[Input records]
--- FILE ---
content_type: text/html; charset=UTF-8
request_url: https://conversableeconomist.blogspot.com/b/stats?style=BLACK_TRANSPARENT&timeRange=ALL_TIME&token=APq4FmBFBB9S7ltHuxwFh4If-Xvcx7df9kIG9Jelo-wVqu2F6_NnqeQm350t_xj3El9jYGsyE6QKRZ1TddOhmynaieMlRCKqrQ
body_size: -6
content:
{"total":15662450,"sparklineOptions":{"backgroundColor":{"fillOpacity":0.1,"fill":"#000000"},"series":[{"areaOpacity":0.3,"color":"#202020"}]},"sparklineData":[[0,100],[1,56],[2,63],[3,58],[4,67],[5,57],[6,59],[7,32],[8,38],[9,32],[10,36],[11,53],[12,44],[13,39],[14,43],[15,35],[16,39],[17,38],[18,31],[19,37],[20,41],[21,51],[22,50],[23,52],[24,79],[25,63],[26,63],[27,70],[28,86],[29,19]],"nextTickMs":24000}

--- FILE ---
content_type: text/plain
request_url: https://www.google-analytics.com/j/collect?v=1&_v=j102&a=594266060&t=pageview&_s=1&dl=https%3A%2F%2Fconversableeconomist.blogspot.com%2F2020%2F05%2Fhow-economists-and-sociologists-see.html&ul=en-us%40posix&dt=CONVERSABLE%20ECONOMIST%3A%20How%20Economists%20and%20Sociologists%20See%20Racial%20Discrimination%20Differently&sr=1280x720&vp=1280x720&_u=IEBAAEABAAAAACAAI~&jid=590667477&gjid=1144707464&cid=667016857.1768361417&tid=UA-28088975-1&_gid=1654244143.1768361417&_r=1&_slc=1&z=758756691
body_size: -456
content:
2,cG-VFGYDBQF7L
[/Input records]
[Input records]
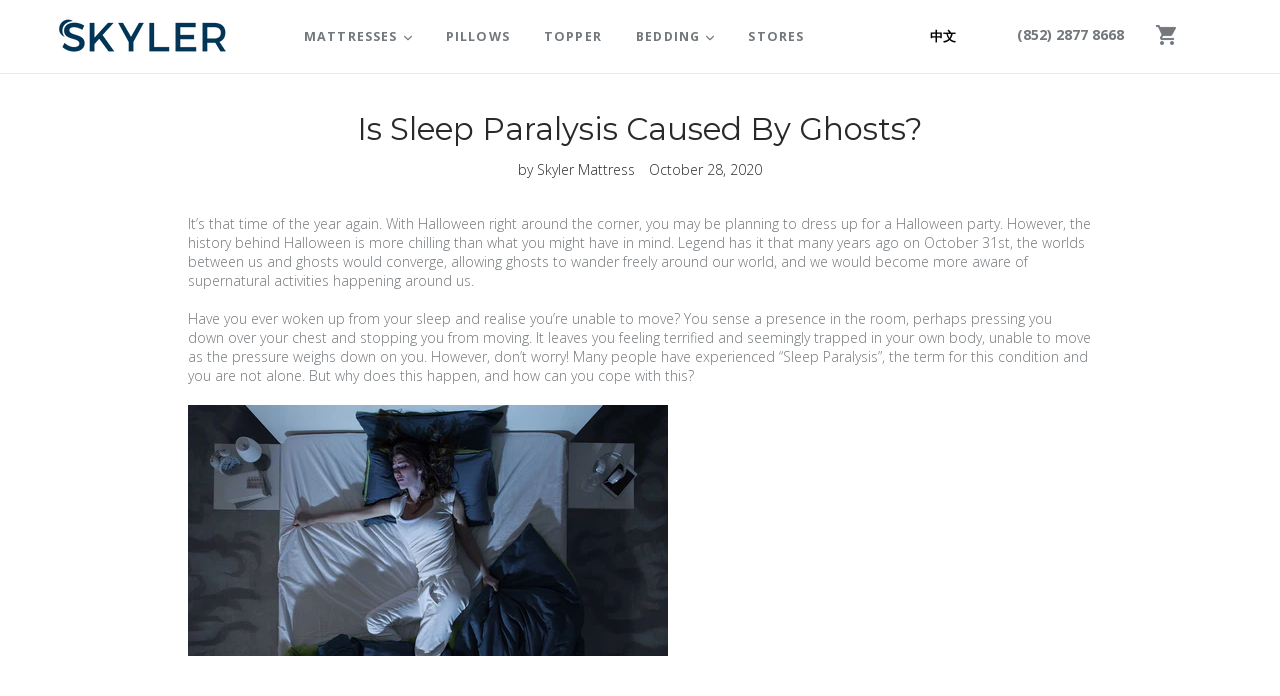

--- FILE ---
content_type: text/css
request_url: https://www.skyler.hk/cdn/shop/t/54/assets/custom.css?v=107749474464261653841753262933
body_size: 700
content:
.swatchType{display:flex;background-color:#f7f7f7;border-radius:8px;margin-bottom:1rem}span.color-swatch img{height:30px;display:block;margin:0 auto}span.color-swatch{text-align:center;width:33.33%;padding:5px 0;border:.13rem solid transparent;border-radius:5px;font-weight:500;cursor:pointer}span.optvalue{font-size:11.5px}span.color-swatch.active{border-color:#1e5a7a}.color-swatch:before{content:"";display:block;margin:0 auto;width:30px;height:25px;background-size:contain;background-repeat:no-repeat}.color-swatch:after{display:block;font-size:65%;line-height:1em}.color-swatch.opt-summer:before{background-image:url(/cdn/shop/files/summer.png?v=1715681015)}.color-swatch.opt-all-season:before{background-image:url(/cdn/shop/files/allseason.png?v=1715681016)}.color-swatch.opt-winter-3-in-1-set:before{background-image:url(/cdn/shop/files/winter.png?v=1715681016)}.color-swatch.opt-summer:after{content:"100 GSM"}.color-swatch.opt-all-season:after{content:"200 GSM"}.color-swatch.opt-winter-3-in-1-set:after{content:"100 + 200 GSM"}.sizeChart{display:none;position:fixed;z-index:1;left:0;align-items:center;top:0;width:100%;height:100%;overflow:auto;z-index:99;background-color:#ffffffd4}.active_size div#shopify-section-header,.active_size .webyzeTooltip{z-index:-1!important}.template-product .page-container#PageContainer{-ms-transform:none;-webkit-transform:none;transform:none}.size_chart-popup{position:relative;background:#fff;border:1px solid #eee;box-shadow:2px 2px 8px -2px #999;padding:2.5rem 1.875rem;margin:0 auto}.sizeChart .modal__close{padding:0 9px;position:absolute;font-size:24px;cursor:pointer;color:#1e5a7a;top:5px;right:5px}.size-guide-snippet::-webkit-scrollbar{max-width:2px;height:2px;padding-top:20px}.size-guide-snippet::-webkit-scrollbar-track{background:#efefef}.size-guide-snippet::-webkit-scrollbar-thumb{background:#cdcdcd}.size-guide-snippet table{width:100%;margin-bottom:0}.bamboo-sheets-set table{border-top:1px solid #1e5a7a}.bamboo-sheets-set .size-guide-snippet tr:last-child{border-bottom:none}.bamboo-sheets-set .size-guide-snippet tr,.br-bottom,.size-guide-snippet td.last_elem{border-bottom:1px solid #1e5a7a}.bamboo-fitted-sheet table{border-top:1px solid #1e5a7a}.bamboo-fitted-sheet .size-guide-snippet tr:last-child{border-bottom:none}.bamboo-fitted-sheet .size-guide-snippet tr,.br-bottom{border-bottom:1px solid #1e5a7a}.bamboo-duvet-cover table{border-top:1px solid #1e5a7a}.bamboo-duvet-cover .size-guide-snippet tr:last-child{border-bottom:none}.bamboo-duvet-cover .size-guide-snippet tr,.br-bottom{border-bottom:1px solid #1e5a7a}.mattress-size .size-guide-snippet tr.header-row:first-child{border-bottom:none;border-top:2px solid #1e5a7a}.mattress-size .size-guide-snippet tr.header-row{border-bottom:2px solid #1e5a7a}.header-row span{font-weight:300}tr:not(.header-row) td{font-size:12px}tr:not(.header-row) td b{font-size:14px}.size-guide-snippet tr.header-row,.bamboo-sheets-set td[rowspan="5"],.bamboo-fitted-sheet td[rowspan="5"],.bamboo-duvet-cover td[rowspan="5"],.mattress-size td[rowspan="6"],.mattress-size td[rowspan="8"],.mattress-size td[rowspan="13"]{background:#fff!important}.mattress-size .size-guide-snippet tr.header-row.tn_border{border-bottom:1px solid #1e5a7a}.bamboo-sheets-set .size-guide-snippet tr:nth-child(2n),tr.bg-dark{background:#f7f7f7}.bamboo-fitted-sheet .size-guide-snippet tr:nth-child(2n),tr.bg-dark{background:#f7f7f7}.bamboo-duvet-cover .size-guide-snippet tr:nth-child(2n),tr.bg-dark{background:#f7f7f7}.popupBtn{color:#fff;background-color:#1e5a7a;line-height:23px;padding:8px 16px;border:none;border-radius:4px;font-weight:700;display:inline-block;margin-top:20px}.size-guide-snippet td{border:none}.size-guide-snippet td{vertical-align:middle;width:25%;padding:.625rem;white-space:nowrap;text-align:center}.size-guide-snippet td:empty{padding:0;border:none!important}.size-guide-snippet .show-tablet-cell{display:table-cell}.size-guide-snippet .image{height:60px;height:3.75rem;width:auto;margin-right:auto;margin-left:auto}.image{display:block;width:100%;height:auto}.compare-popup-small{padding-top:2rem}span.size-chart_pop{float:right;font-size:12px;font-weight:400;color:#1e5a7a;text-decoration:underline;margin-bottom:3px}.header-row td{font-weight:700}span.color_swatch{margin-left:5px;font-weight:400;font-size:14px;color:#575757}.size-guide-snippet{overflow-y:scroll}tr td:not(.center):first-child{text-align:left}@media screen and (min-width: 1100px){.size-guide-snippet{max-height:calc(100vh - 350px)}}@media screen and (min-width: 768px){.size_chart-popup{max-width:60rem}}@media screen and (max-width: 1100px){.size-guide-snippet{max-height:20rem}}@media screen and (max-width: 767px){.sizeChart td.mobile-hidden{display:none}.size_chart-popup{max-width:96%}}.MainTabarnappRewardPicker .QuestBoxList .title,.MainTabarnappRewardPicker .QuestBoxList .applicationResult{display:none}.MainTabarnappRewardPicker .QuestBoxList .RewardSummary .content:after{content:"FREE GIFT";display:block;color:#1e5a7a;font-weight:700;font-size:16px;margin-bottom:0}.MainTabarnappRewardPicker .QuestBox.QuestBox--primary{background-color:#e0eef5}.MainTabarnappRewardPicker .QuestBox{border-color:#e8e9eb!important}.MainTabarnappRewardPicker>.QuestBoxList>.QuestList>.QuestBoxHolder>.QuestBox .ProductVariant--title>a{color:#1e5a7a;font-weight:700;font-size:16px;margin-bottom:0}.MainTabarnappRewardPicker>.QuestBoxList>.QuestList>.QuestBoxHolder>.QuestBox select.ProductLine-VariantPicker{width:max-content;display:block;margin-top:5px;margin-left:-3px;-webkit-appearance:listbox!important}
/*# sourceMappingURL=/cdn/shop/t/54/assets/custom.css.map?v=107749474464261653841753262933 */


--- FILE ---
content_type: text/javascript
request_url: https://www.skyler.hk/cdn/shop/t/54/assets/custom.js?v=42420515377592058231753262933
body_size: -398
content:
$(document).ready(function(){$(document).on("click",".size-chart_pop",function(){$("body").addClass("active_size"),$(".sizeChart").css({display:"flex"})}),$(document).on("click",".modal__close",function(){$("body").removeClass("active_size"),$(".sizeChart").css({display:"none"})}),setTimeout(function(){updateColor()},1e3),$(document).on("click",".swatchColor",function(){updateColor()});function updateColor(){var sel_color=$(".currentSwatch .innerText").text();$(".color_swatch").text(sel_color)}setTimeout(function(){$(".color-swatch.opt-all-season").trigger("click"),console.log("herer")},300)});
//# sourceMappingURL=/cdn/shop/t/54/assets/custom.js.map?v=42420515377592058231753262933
[/Input records]
[Input records]
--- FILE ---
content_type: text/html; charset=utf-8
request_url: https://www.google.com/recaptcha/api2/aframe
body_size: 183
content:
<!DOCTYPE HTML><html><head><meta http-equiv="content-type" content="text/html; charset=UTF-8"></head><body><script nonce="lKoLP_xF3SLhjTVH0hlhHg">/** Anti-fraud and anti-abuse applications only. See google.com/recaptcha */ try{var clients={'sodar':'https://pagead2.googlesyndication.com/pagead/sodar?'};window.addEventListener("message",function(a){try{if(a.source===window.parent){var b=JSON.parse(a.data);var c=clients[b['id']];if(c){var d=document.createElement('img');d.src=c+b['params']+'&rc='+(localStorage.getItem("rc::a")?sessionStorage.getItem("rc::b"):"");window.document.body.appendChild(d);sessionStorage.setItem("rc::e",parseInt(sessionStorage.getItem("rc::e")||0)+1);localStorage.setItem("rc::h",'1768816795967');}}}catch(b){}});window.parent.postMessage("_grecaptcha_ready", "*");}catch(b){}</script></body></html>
[/Input records]
§ **Exercise goal**
Whenever "skyler" occurs in a line above, copy that line.

§ **Exercise response**
request_url: https://www.skyler.hk/cdn/shop/t/54/assets/custom.css?v=107749474464261653841753262933
request_url: https://www.skyler.hk/cdn/shop/t/54/assets/custom.js?v=42420515377592058231753262933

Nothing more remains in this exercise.